- _Written problem_
Copy the material below word for word. Start with the line that contains "What is the distance measurement" and end with the final line of the material, including both of those lines.

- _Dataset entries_
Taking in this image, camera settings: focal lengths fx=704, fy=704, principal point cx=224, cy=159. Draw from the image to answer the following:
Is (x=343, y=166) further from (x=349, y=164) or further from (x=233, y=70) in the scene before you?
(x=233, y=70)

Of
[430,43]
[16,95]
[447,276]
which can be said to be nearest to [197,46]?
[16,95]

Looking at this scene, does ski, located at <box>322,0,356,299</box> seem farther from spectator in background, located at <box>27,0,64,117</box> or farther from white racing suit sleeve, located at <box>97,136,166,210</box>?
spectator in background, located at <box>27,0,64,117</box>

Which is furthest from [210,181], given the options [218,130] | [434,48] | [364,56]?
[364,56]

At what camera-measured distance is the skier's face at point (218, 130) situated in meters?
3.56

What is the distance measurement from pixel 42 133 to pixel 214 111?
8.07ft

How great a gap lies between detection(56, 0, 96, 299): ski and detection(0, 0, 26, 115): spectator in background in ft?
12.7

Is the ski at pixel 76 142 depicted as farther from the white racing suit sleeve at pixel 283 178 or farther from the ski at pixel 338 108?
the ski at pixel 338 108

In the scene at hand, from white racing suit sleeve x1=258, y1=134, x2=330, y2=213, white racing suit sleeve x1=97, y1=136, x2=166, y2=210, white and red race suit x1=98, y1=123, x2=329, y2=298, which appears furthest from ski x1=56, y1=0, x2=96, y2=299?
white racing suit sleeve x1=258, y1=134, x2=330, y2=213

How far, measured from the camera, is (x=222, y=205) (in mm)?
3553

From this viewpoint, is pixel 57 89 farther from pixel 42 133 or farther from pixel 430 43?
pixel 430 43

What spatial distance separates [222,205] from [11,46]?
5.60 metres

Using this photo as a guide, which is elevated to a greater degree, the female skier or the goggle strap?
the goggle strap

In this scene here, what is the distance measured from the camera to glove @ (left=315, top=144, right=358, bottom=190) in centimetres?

- _Full solution_
What is the distance measurement from pixel 42 133 to pixel 214 111?
8.07ft

How great a gap lies between detection(56, 0, 96, 299): ski and detection(0, 0, 26, 115): spectator in background in ft?
12.7

Is the ski at pixel 76 142 depicted as farther from the white racing suit sleeve at pixel 283 178 or farther from the ski at pixel 338 108?
the ski at pixel 338 108

In the scene at hand, from white racing suit sleeve x1=258, y1=134, x2=330, y2=213, white racing suit sleeve x1=97, y1=136, x2=166, y2=210, white and red race suit x1=98, y1=123, x2=329, y2=298, which appears furthest from ski x1=56, y1=0, x2=96, y2=299?
white racing suit sleeve x1=258, y1=134, x2=330, y2=213

How far, measured from the camera, is (x=222, y=205) (in mm)?
3553

From this viewpoint, is pixel 57 89 farther from pixel 42 133 or farther from pixel 430 43?
pixel 430 43

What spatial distance separates [222,205] from [11,46]?
5.60 metres

Using this photo as a guide, which is elevated to a greater degree, the female skier or the goggle strap?
the goggle strap

In this scene here, what is the distance measured from the camera to glove @ (left=315, top=144, right=358, bottom=190) in centimetres?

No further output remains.